At that meeting, Howard Blackson, a local urban designer who was invited to attend, counseled that there were enough resources for the planning group to put together an update plan by themselves and present to the city.
“And there are benefits to that,” Reynoso said. “Number one, because of the comments from the visioning, that plan we already know would encompass the growth goals that the city has — climate action plan goals, mobility goals, etc. — those goals are embraced by our community.
“And if we do it, by definition, that means the community supports it, which means there is less chance of it being challenged when it goes for approvals at the Planning Commission,” he continued. “And when it goes for final approval at City Council, there’ll less likely be any controversy because the council will know this is what the community wants.”

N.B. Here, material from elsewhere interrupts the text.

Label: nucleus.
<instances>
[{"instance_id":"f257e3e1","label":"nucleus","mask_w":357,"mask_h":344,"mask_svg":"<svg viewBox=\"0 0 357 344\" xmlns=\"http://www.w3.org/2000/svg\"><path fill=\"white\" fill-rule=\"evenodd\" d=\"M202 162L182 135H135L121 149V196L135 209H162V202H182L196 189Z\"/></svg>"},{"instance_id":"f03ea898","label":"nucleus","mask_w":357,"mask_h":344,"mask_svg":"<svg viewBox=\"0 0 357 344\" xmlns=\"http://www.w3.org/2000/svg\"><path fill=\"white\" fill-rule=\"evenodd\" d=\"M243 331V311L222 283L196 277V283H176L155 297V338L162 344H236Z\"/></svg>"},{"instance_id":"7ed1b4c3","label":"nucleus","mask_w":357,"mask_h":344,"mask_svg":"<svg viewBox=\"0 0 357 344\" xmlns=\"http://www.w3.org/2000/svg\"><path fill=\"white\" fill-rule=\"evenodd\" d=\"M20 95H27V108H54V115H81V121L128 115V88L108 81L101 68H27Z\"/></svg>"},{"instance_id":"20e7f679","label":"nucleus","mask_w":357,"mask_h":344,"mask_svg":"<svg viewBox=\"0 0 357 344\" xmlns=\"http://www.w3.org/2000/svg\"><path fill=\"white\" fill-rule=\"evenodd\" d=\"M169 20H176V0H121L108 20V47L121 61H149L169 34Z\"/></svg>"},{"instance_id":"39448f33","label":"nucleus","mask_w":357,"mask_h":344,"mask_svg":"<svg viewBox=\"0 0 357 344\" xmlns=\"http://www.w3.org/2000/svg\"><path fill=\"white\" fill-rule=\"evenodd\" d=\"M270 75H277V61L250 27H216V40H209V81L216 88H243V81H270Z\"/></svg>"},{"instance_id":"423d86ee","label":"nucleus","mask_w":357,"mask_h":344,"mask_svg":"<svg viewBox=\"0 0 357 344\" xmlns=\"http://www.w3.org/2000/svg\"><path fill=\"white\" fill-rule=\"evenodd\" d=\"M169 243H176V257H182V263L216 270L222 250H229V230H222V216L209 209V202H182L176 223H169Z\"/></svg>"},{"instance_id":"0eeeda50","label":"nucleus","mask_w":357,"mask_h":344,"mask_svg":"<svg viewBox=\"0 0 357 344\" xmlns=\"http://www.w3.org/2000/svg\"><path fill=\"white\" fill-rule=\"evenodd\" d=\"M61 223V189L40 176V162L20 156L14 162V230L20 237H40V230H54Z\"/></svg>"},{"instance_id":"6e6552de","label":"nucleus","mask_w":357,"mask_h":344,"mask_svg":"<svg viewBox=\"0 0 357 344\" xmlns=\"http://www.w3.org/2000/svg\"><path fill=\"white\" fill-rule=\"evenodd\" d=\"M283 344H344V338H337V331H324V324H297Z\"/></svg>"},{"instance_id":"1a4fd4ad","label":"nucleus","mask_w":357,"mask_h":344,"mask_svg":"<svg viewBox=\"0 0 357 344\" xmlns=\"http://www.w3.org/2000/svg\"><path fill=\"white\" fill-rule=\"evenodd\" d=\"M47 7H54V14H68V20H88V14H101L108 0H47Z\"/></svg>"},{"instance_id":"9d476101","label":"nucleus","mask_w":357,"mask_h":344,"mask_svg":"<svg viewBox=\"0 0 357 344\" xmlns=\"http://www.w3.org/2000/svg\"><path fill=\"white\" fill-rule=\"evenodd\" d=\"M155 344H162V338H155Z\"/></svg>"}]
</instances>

Not long after the meeting at the Ugly Dog, Reynoso and the other planning group members knew it was time to involve more of the area’s stakeholders, like SDSU. So the group officially created an advisory board for the master plan update that included students, developers, planners, environmental groups, residents — anyone they felt should have a say in the direction of the plan.
They contacted SDSU urban planning faculty members and asked them to get involved and invited them to a meeting. Among those who attended was professor Bruce Appleyard, who not only committed to the master plan idea, he also offered to have one of his classes in spring 2019 take on the project to develop a CPU, using the visions for the area that the community had compiled at the Ugly Dog.
Appleyard’s students were broken up into different teams to tackle housing, mobility, existing conditions and other parts of the plan. To get updates from the class, the College Area Community Council (CACC) hired two interns — Daniel Shirazi and Richard Xie, who are still part of the project’s Steering Committee today.
Ready to go
Hiring interns and developing a master plan — even one in its infancy — costs money. To get things going, CACC funded $5,000 to develop the plan.
For other needed funds, the Steering Committee members approached the usual channels. They met with Mike Hansen, head of the city’s Planning Department and presented their vision. As it turns out, Reynoso said, the Planning Department had already applied for and received a $700,000 SANDAG grant for a smart growth plan for College Area that “almost identically mirrored” the objectives and visions the residents suggested for the developing plan.
In the latest budget, City Council President Georgette Gomez requested $1 million for developing the College Area CPU and got it, bringing the funding for a new plan to $1.7 million.
The city’s goal was to have its Planning Department take over working on the plan by end of summer or fall of this year, which is perfect timing because the draft plan created by the CACC Steering Committee is almost ready for review.
Reynoso said that a typical CPU process takes the city about three years to complete.
“We’re looking to reduce that. We are optimistic that it can be done in 18 months,” he added. “The current conditions report, most of it is done already, outreach has been done, ideas gathered already, the data is already there, it may need to be fine-tuned, but we’ve probably saved the city about a year.”
Community members will get to see what is in the draft plan when it is presented for a vote of approval by the College Area Planning Board at its Nov. 13 meeting. The plan will then be sent to the city for review, as well as review by the public.
“We’re trying to make this as transparent as possible,” Reynoso said. “All the comments that we got at that visions session at Ugly Dog are up at our website. All the minutes from the Steering Committee meetings are there. I go to every community meeting to keep them updated on what’s going on and get more people involved.”